DESCRIPTION OF THE TASK
Repeat every entry below exactly as given.
________________
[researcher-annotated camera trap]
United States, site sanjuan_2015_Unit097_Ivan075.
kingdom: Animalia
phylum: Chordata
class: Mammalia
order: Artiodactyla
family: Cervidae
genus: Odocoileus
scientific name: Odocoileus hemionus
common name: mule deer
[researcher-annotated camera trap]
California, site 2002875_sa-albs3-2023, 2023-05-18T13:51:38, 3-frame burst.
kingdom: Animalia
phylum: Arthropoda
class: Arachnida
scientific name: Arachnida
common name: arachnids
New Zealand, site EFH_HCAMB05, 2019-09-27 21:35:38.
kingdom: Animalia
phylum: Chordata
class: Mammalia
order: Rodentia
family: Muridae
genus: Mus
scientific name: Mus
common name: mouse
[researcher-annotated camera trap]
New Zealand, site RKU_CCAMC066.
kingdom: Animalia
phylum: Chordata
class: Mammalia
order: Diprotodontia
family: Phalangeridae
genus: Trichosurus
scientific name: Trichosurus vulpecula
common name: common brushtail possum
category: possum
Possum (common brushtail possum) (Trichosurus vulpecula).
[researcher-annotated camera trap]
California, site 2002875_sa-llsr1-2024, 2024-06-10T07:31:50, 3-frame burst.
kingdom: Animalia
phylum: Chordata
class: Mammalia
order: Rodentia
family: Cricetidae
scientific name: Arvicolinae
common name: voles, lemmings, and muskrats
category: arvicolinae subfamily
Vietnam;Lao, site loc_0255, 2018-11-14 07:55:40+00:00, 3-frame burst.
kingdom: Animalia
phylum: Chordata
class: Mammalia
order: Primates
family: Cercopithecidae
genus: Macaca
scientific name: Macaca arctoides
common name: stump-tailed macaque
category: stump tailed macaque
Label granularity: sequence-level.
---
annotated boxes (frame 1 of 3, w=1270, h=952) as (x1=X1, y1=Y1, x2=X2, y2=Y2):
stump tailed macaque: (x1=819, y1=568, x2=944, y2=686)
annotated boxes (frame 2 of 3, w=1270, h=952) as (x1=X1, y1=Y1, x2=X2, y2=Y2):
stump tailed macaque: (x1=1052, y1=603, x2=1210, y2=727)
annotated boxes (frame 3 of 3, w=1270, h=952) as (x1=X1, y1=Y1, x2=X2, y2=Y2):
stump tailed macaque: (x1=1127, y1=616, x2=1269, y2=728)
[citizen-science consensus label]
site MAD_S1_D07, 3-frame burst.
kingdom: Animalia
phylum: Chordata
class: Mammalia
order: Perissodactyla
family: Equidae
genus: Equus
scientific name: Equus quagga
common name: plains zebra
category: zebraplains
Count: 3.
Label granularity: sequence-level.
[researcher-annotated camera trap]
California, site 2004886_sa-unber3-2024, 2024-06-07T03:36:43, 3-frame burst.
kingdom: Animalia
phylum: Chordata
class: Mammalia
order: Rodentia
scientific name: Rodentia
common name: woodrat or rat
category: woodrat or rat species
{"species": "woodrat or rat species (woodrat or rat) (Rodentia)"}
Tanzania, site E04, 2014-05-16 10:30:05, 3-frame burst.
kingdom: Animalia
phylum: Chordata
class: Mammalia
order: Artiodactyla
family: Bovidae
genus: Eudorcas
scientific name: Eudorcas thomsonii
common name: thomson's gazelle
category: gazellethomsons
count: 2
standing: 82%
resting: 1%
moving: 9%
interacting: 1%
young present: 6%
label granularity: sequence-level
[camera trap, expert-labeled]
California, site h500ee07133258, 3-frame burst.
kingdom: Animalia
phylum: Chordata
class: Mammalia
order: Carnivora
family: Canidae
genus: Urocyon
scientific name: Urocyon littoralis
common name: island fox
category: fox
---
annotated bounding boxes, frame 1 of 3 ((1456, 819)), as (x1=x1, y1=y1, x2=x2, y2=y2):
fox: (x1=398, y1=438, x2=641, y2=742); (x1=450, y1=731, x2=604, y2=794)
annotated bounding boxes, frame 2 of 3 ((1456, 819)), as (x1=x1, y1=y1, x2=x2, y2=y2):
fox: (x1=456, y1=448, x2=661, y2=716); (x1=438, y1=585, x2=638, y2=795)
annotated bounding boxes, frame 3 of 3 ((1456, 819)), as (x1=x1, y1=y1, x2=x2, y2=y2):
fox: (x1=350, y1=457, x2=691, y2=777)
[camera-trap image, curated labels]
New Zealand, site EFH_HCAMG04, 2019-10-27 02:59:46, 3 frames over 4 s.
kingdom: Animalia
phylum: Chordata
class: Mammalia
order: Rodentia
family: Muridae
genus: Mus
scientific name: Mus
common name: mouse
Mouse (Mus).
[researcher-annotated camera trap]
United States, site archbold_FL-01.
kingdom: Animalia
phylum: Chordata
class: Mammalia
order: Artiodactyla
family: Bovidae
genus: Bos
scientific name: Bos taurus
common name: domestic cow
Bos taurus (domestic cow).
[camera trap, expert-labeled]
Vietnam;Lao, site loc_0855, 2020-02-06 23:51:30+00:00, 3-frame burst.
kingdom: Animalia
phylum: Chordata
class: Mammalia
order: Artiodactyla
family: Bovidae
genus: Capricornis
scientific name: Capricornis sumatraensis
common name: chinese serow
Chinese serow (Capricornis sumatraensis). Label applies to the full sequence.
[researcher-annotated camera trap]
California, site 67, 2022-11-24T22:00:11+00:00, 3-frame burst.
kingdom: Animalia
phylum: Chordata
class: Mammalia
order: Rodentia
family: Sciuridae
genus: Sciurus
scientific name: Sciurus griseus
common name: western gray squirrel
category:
________________
COMPLETED TASK
[researcher-annotated camera trap]
United States, site sanjuan_2015_Unit097_Ivan075.
kingdom: Animalia
phylum: Chordata
class: Mammalia
order: Artiodactyla
family: Cervidae
genus: Odocoileus
scientific name: Odocoileus hemionus
common name: mule deer
[researcher-annotated camera trap]
California, site 2002875_sa-albs3-2023, 2023-05-18T13:51:38, 3-frame burst.
kingdom: Animalia
phylum: Arthropoda
class: Arachnida
scientific name: Arachnida
common name: arachnids
New Zealand, site EFH_HCAMB05, 2019-09-27 21:35:38.
kingdom: Animalia
phylum: Chordata
class: Mammalia
order: Rodentia
family: Muridae
genus: Mus
scientific name: Mus
common name: mouse
[researcher-annotated camera trap]
New Zealand, site RKU_CCAMC066.
kingdom: Animalia
phylum: Chordata
class: Mammalia
order: Diprotodontia
family: Phalangeridae
genus: Trichosurus
scientific name: Trichosurus vulpecula
common name: common brushtail possum
category: possum
Possum (common brushtail possum) (Trichosurus vulpecula).
[researcher-annotated camera trap]
California, site 2002875_sa-llsr1-2024, 2024-06-10T07:31:50, 3-frame burst.
kingdom: Animalia
phylum: Chordata
class: Mammalia
order: Rodentia
family: Cricetidae
scientific name: Arvicolinae
common name: voles, lemmings, and muskrats
category: arvicolinae subfamily
Vietnam;Lao, site loc_0255, 2018-11-14 07:55:40+00:00, 3-frame burst.
kingdom: Animalia
phylum: Chordata
class: Mammalia
order: Primates
family: Cercopithecidae
genus: Macaca
scientific name: Macaca arctoides
common name: stump-tailed macaque
category: stump tailed macaque
Label granularity: sequence-level.
---
annotated boxes (frame 1 of 3, w=1270, h=952) as (x1=X1, y1=Y1, x2=X2, y2=Y2):
stump tailed macaque: (x1=819, y1=568, x2=944, y2=686)
annotated boxes (frame 2 of 3, w=1270, h=952) as (x1=X1, y1=Y1, x2=X2, y2=Y2):
stump tailed macaque: (x1=1052, y1=603, x2=1210, y2=727)
annotated boxes (frame 3 of 3, w=1270, h=952) as (x1=X1, y1=Y1, x2=X2, y2=Y2):
stump tailed macaque: (x1=1127, y1=616, x2=1269, y2=728)
[citizen-science consensus label]
site MAD_S1_D07, 3-frame burst.
kingdom: Animalia
phylum: Chordata
class: Mammalia
order: Perissodactyla
family: Equidae
genus: Equus
scientific name: Equus quagga
common name: plains zebra
category: zebraplains
Count: 3.
Label granularity: sequence-level.
[researcher-annotated camera trap]
California, site 2004886_sa-unber3-2024, 2024-06-07T03:36:43, 3-frame burst.
kingdom: Animalia
phylum: Chordata
class: Mammalia
order: Rodentia
scientific name: Rodentia
common name: woodrat or rat
category: woodrat or rat species
{"species": "woodrat or rat species (woodrat or rat) (Rodentia)"}
Tanzania, site E04, 2014-05-16 10:30:05, 3-frame burst.
kingdom: Animalia
phylum: Chordata
class: Mammalia
order: Artiodactyla
family: Bovidae
genus: Eudorcas
scientific name: Eudorcas thomsonii
common name: thomson's gazelle
category: gazellethomsons
count: 2
standing: 82%
resting: 1%
moving: 9%
interacting: 1%
young present: 6%
label granularity: sequence-level
[camera trap, expert-labeled]
California, site h500ee07133258, 3-frame burst.
kingdom: Animalia
phylum: Chordata
class: Mammalia
order: Carnivora
family: Canidae
genus: Urocyon
scientific name: Urocyon littoralis
common name: island fox
category: fox
---
annotated bounding boxes, frame 1 of 3 ((1456, 819)), as (x1=x1, y1=y1, x2=x2, y2=y2):
fox: (x1=398, y1=438, x2=641, y2=742); (x1=450, y1=731, x2=604, y2=794)
annotated bounding boxes, frame 2 of 3 ((1456, 819)), as (x1=x1, y1=y1, x2=x2, y2=y2):
fox: (x1=456, y1=448, x2=661, y2=716); (x1=438, y1=585, x2=638, y2=795)
annotated bounding boxes, frame 3 of 3 ((1456, 819)), as (x1=x1, y1=y1, x2=x2, y2=y2):
fox: (x1=350, y1=457, x2=691, y2=777)
[camera-trap image, curated labels]
New Zealand, site EFH_HCAMG04, 2019-10-27 02:59:46, 3 frames over 4 s.
kingdom: Animalia
phylum: Chordata
class: Mammalia
order: Rodentia
family: Muridae
genus: Mus
scientific name: Mus
common name: mouse
Mouse (Mus).
[researcher-annotated camera trap]
United States, site archbold_FL-01.
kingdom: Animalia
phylum: Chordata
class: Mammalia
order: Artiodactyla
family: Bovidae
genus: Bos
scientific name: Bos taurus
common name: domestic cow
Bos taurus (domestic cow).
[camera trap, expert-labeled]
Vietnam;Lao, site loc_0855, 2020-02-06 23:51:30+00:00, 3-frame burst.
kingdom: Animalia
phylum: Chordata
class: Mammalia
order: Artiodactyla
family: Bovidae
genus: Capricornis
scientific name: Capricornis sumatraensis
common name: chinese serow
Chinese serow (Capricornis sumatraensis). Label applies to the full sequence.
[researcher-annotated camera trap]
California, site 67, 2022-11-24T22:00:11+00:00, 3-frame burst.
kingdom: Animalia
phylum: Chordata
class: Mammalia
order: Rodentia
family: Sciuridae
genus: Sciurus
scientific name: Sciurus griseus
common name: western gray squirrel
category:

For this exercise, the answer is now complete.